▶ _INSTRUCTIONS FOR THE TASK_
Below are the records; retype each one exactly.
........
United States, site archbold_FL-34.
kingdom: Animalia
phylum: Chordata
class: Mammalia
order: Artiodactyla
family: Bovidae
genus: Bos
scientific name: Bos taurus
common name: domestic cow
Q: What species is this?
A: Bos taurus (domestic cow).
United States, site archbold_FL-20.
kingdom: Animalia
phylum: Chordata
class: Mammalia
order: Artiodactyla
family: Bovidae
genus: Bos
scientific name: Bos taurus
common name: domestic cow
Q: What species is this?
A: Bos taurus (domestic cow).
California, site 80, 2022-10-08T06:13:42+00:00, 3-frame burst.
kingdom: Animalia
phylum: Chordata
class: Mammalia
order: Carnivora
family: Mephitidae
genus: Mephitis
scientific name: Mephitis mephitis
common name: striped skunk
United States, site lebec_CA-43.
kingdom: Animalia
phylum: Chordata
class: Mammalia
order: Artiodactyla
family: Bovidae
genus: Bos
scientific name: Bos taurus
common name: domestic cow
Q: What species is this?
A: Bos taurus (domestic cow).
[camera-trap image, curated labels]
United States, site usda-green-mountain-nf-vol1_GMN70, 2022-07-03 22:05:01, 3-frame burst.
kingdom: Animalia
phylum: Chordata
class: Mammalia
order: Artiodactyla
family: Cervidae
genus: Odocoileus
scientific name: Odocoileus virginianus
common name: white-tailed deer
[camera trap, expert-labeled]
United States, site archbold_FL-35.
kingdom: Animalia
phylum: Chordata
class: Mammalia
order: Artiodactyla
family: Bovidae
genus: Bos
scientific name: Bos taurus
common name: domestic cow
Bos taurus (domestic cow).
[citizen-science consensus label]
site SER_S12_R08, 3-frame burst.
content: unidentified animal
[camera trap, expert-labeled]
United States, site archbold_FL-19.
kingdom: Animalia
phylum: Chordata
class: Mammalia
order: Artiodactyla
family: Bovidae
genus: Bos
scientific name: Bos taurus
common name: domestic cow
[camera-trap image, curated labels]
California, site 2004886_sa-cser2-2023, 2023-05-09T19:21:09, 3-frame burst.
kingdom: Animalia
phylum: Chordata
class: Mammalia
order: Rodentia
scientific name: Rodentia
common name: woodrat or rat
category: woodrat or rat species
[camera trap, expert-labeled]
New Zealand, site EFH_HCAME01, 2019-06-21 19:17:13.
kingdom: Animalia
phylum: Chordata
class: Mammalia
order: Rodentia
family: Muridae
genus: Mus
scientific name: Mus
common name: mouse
........
▶ _TASK RESULT_
United States, site archbold_FL-34.
kingdom: Animalia
phylum: Chordata
class: Mammalia
order: Artiodactyla
family: Bovidae
genus: Bos
scientific name: Bos taurus
common name: domestic cow
Q: What species is this?
A: Bos taurus (domestic cow).
United States, site archbold_FL-20.
kingdom: Animalia
phylum: Chordata
class: Mammalia
order: Artiodactyla
family: Bovidae
genus: Bos
scientific name: Bos taurus
common name: domestic cow
Q: What species is this?
A: Bos taurus (domestic cow).
California, site 80, 2022-10-08T06:13:42+00:00, 3-frame burst.
kingdom: Animalia
phylum: Chordata
class: Mammalia
order: Carnivora
family: Mephitidae
genus: Mephitis
scientific name: Mephitis mephitis
common name: striped skunk
United States, site lebec_CA-43.
kingdom: Animalia
phylum: Chordata
class: Mammalia
order: Artiodactyla
family: Bovidae
genus: Bos
scientific name: Bos taurus
common name: domestic cow
Q: What species is this?
A: Bos taurus (domestic cow).
[camera-trap image, curated labels]
United States, site usda-green-mountain-nf-vol1_GMN70, 2022-07-03 22:05:01, 3-frame burst.
kingdom: Animalia
phylum: Chordata
class: Mammalia
order: Artiodactyla
family: Cervidae
genus: Odocoileus
scientific name: Odocoileus virginianus
common name: white-tailed deer
[camera trap, expert-labeled]
United States, site archbold_FL-35.
kingdom: Animalia
phylum: Chordata
class: Mammalia
order: Artiodactyla
family: Bovidae
genus: Bos
scientific name: Bos taurus
common name: domestic cow
Bos taurus (domestic cow).
[citizen-science consensus label]
site SER_S12_R08, 3-frame burst.
content: unidentified animal
[camera trap, expert-labeled]
United States, site archbold_FL-19.
kingdom: Animalia
phylum: Chordata
class: Mammalia
order: Artiodactyla
family: Bovidae
genus: Bos
scientific name: Bos taurus
common name: domestic cow
[camera-trap image, curated labels]
California, site 2004886_sa-cser2-2023, 2023-05-09T19:21:09, 3-frame burst.
kingdom: Animalia
phylum: Chordata
class: Mammalia
order: Rodentia
scientific name: Rodentia
common name: woodrat or rat
category: woodrat or rat species
[camera trap, expert-labeled]
New Zealand, site EFH_HCAME01, 2019-06-21 19:17:13.
kingdom: Animalia
phylum: Chordata
class: Mammalia
order: Rodentia
family: Muridae
genus: Mus
scientific name: Mus
common name: mouse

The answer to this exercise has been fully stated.